Reputation: 89799
Is it possible to use a Spring container for DI from inside Eclipse plugins?
I'm wondering because I know that Eclipse causes a lot of issues with class loading, looking up things within the plugin, etc.
The plugin is intended to be distributed as a JAR.
Upvotes: 1
Views: 1330
Reputation:
do you have a code example for your post? This would be great, since I´m hanging around with this for a while.
Cheers!
Upvotes: 0
Reputation: 9825
The answer is yes. You can use Spring DM, but you don't have to. It is probably better with it.
I did it without Spring DM and the main concern is class loading issues (not sure if Spring DM solves them, but I guess it should). Assuming you bundle the Spring JAR in a separate plugin with dependencies, you will need to load the context with the class loader of the invoking plugin .
Example:
Plugin A depends on B. When plugin A starts, it will load the application context, when invoking this load, you will need to do something like:
Thread.currentThread().setContextClassLoader(PluginAActivator.class.getClassLoader())
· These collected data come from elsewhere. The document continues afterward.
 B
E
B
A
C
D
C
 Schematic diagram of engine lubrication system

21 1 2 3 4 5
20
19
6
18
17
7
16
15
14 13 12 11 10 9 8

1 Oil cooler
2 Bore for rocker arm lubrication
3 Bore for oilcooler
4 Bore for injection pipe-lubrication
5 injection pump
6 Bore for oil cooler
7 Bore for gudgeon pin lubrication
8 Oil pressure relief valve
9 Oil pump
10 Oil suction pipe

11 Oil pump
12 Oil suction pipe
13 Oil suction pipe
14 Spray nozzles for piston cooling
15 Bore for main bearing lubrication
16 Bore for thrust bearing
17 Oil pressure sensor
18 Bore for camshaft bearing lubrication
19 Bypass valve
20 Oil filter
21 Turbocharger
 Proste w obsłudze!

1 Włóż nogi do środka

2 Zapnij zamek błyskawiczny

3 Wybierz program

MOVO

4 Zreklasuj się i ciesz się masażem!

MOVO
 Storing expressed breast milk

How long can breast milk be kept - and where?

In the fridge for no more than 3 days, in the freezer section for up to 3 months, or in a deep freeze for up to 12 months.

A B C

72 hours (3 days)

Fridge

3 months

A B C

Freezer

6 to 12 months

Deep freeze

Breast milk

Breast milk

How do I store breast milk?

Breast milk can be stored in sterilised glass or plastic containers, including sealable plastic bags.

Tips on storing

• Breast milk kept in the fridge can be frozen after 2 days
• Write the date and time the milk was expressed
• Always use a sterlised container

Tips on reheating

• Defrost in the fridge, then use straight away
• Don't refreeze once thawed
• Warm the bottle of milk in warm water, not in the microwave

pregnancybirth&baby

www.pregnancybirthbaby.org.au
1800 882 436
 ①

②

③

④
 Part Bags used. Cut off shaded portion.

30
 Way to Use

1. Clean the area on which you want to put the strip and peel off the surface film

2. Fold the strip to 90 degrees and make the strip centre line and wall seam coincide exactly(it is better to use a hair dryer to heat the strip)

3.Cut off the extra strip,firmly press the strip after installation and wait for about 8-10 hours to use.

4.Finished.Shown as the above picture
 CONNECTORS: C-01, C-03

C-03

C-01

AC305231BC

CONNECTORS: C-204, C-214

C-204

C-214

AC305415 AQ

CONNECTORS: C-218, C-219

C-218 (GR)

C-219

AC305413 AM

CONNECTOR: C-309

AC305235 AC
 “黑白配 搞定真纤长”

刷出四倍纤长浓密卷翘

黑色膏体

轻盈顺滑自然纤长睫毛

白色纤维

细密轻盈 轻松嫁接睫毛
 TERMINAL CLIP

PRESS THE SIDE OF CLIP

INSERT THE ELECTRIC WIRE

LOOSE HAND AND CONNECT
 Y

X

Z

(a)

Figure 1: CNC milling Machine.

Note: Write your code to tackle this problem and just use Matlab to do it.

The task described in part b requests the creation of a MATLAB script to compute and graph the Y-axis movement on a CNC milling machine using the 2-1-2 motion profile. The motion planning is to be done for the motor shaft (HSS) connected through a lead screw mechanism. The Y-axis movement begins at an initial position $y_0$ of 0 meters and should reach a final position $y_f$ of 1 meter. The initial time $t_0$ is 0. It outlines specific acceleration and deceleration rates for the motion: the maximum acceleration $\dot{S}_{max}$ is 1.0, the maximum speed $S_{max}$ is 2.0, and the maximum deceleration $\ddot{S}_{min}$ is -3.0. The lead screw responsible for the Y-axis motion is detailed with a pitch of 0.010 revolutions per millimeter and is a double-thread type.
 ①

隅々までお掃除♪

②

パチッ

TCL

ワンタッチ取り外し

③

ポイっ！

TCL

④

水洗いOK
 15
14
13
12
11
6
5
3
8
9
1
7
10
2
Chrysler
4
So that the loading of the classes will happen under your own class loader. Now you can use a ClassPathXmlApplicationContext
to load configuration XMLs from your class path.
One small note: the default ClassPathXmlApplicationContext
validates your XMLs upon loading. You may want to disable it or point your XMLs to a local schema (rather than the standard Spring schema on springframework.org), otherwise, you will connect to the internet to download the schema files upon loading and working offline will fail.